External buttons and controls allow access to most shooting modes as well as many other settings that the user might want to change on the run, such as white balance, ISO sensitivity, exposure compensation and continuous shooting modes. The portion of the camera back not taken up by the monitor is awash with buttons, but Canon has laid them out so as to minimize conflict with the thumb when shooting.
Menus and Modes
If you’ve been around Canon compacts before then the menu layout will be an old friend – and if you’re new to Canon you’ll find the menus are largely intuitive. The camera can display a brief explanation of menu items as you select them if the “hints & tips” feature is enabled in the setup menu. Once you have images captured and are in playback mode, playback and print menus allow for a good range of in-camera image modifications and printing images directly from the camera via a PictBridge compliant printer.
In the past Canon has divided shooting modes into “image zone” and “creative zone” categories, but those terms have been dropped from the SX20 IS vocabulary. Now the only mention is of “shooting modes,” a welcome simplification.
There are 13 primary shooting modes in the SX20 IS, exactly the same as the SX10 IS with the exception of the 720p HD video option of the newer camera:
- Night snapshot
- Special Scene: with a sub-menu including night scene, sunset, snow, fireworks, ISO 3200, color swap, indoor, foliage, beach, aquarium and color accent options
- Stitch Assist
- Movie: can capture video at 1280 x 720, 640 x 480 or 320 x 240 resolutions, all at 30 fps. Maximum recording times are 29 minutes, 59 seconds for HD, 1 hour for 640 or 320 or 4GB for any recording, whichever comes first.
The above modes are largely automatic and user inputs are typically limited to image size and quality settings, and single versus continuous shooting modes for still images.

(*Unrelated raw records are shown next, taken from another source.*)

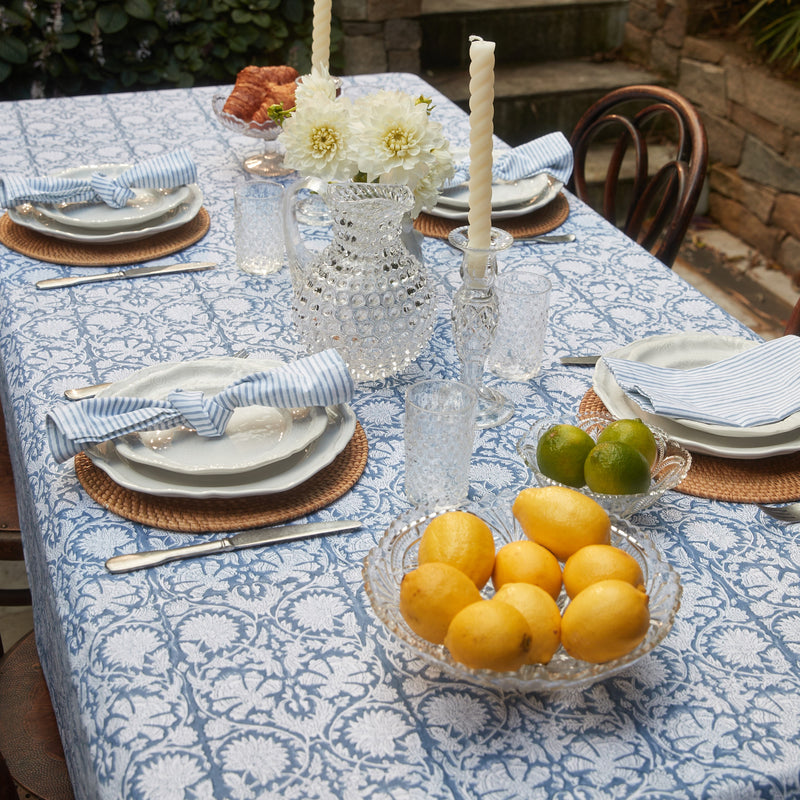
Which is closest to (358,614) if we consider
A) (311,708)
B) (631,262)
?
(311,708)

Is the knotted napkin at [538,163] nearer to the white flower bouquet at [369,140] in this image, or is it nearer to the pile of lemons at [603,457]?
the white flower bouquet at [369,140]

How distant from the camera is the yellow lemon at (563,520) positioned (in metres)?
0.80

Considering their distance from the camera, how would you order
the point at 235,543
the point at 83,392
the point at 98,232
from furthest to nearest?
the point at 98,232 < the point at 83,392 < the point at 235,543

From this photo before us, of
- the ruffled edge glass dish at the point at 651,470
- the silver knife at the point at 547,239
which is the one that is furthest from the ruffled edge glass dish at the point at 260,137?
the ruffled edge glass dish at the point at 651,470

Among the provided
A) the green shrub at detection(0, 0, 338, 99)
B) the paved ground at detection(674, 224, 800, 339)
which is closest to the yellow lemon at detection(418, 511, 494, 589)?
the paved ground at detection(674, 224, 800, 339)

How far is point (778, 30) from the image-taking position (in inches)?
135

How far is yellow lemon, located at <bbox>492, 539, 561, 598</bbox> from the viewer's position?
0.75 metres

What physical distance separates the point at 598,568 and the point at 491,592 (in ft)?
0.35

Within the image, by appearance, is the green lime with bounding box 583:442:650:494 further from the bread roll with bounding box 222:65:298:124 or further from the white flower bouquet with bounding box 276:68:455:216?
the bread roll with bounding box 222:65:298:124

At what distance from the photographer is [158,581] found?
862 mm

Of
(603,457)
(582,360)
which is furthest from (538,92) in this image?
(603,457)

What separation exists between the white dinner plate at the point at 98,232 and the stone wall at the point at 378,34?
216 cm

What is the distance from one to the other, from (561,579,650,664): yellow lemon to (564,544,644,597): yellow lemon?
0.03m

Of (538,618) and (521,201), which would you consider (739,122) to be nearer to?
(521,201)
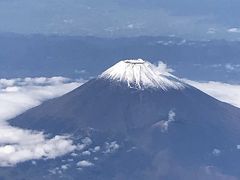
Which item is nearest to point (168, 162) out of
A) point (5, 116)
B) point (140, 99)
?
point (140, 99)

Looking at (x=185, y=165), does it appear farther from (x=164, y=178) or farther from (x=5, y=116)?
(x=5, y=116)

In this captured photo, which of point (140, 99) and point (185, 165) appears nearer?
point (185, 165)

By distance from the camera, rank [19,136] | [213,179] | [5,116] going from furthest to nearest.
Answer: [5,116]
[19,136]
[213,179]

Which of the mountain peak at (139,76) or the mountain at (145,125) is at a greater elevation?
the mountain peak at (139,76)

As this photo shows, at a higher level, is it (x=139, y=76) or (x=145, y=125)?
(x=139, y=76)

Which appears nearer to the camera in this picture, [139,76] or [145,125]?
[145,125]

- Program AE (P): camera sets aperture and shutter speed, user can select settings such as ISO sensitivity, exposure compensation and white balance
- Shutter Priority (Tv): user sets shutter speed, camera sets aperture and user can select from range of other settings
- Aperture Priority (Av): user sets aperture, camera sets shutter speed and user can select from range of other settings
- Manual (M): user sets aperture and shutter speeds, and can select from range of other settings
- Custom (C): can be used to save frequently used shooting modes (P, Av, Tv and M only) and various shooting settings, such as zoom or manual focus locations, menu settings, etc.
The 2.5 inch LCD monitor is of 230,000 dot composition, adjustable for 5 levels of brightness and can swing through 180 degrees of motion from the camera back while rotating through 270 degrees along its long axis. With many competitors going to 2.7 inch and larger monitors Canon is probably going to have to play catch-up before too much longer, but I found this monitor to be a bit more usable than most smaller monitors in bright outdoor light. Monitor coverage is 100%.
The 0.44 inch electronic viewfinder has 235,000 dot composition, and is also adjustable for five levels of brightness. The viewfinder is equipped with a diopter to compensate for eyesight acuity, and coverage is 100%.